La normativa insomma è molto chiara, ma scarseggiano gli strumenti di controllo. Questo perché ad oggi le autorità non hanno ancora adottato un metodo analitico ufficiale per verificare che l’origine della materia prima sia davvero quella indicata in etichetta. Su questo tema Bosoni si è speso in prima persona, co-firmando insieme a Giorgio Zubani, presidente di Unionalimentari – Confapi, una lettera rivolta ai vertici dell’Ispettorato Centrale Qualità e Repressione Frodi (ICQRF) istituito all’interno del Ministero delle Politiche Agricole e Forestali. “Esistono diverse tecniche analitiche, sicure e già applicate con successo. Ad oggi, però, a nessuna di esse è stata attribuita valenza di ufficialità”, spiega Bosoni, invitando l’Ispettorato a esprimersi in merito, anche sulla base di un confronto con gli operatori del settore.

Il tema è di grande interesse anche per i consumatori: stando a un’indagine condotta da Nomisma per CIA – Agricoltori Italiani, il 26% dei cittadini esce dall’esperienza della pandemia con una maggiore attenzione verso il made in Italy. Nell’attesa che entrino in vigore gli auspicati metodi di controllo, Gian Mario Bosoni offre cinque indicazioni – semplici ma preziose – per chiunque voglia assicurarsi di mettere nel carrello una passata di qualità:

  • Cercare in etichetta la dicitura “pomodoro coltivato in Italia” o, meglio ancora, il marchio QC della Regione Emilia Romagna.
  • Diffidare dai prezzi eccezionalmente bassi.
  • “Non è vero che il biologico è sostenibile per definizione e il convenzionale non lo è”, spiega Bosoni. “È buona norma informarsi sia sulla catena di supermercati sia sul produttore, sempre indicato con una sigla. Anche senza avere particolari competenze tecniche, un’occhiata al sito internet è più che sufficiente per farsi un’idea di come lavora l’azienda”.
  • “I prodotti più a rischio frode sono i concentrati (per esempio i tubetti) e le passate, specie quelle confezionate in confezioni che non lasciano vedere il contenuto, che possono essere ottenute diluendo il concentrato con acqua”, svela Bosoni.
  • L’AD di Emiliana Conserve invita anche, quando le passate sono confezionate in vetro, a controllare il fondo della bottiglia. Eventuali depositi biancastri si formano quando la confezione non è stata riempita direttamente dal pomodoro fresco o utilizzando passata tal quale stoccata provvisoriamente in contenitori industriali, ma attraverso un processo di rilavorazione di una passata con un grado di concentrazione più denso (la legge italiana consente un massimo di 12 gradi brix), diluito con aggiunta di acqua. Questo procedimento, che risulta comunque legale – a condizione che il grado brix del semilavorato oggetto di diluizione non superi i 12 gradi brix – rende più probabile che siano stati impiegati semilavorati di importazione.

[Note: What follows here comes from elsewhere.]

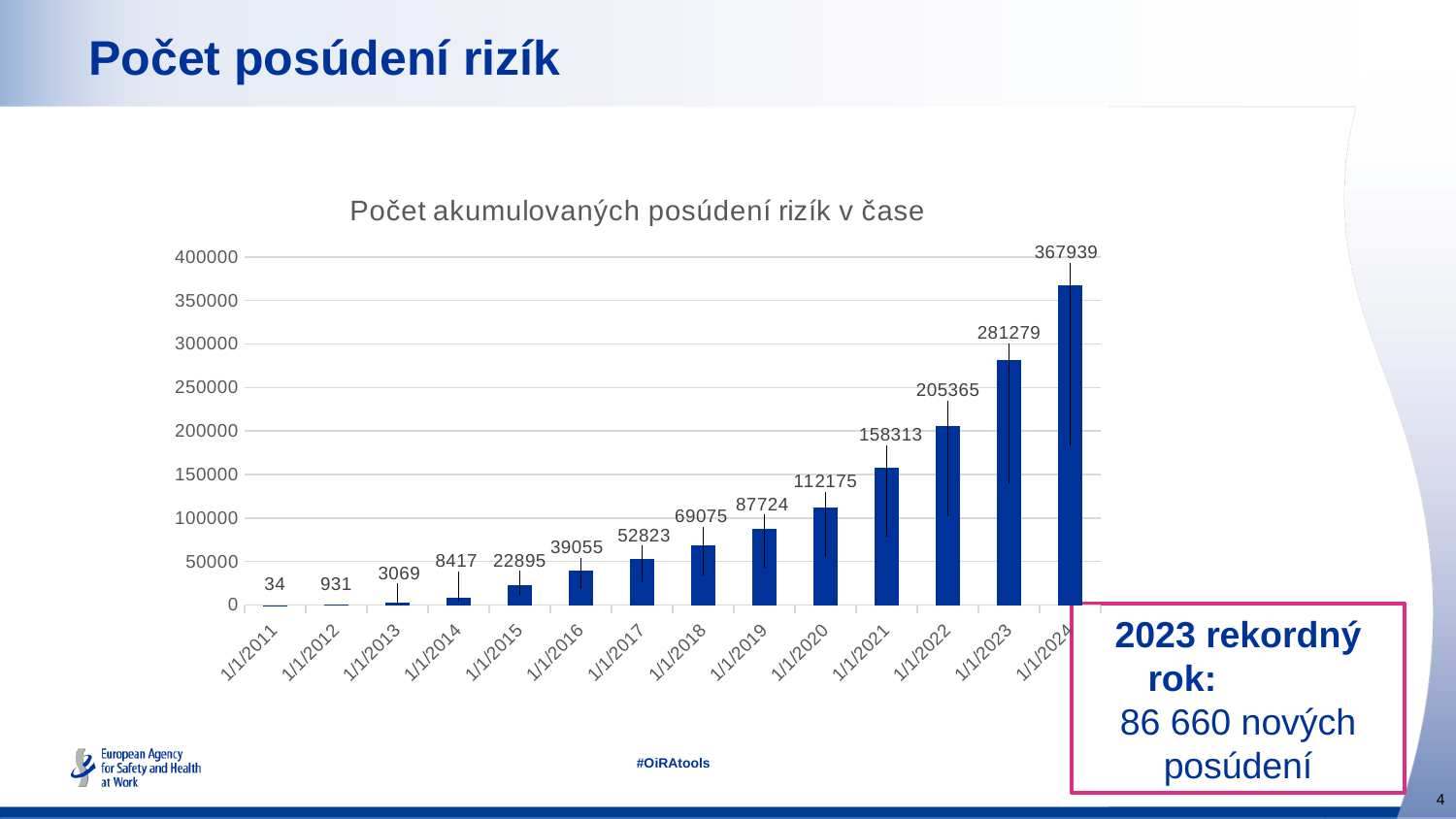
What kind of chart is shown on the slide? bar chart What is the difference between the values for 1/1/2024 and 1/1/2023? 86660 How many categories are shown on the x axis? 14 What is the value for 1/1/2024? 367939 What is the difference between the values for 1/1/2021 and 1/1/2020? 46138 Is the value for 1/1/2022 greater or less than 200000? greater Which category has the highest value? 1/1/2024 What is the value for 1/1/2017? 52823 Do the values rise or fall from 1/1/2011 to 1/1/2024? rise Which is larger, the value for 1/1/2019 or the value for 1/1/2018? 1/1/2019 Which category has the lowest value? 1/1/2011 What is the value for 1/1/2011? 34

“L’esercizio dell’attività agricola è sempre stato il filo conduttore della mia attività professionale e imprenditoriale; nello specifico, mi occupo del pomodoro da industria dal lontano 1993. Ho assistito con i miei occhi a una profonda presa di consapevolezza da parte del consumatore, che oggi vuole conoscere la storia di ciò che porta nel piatto. È per questo che rivolgo un appello alle agenzie competenti: servono più controlli, più verifiche, più garanzie. A tutela della cittadinanza e anche delle industrie serie e oneste”, conclude Bosoni.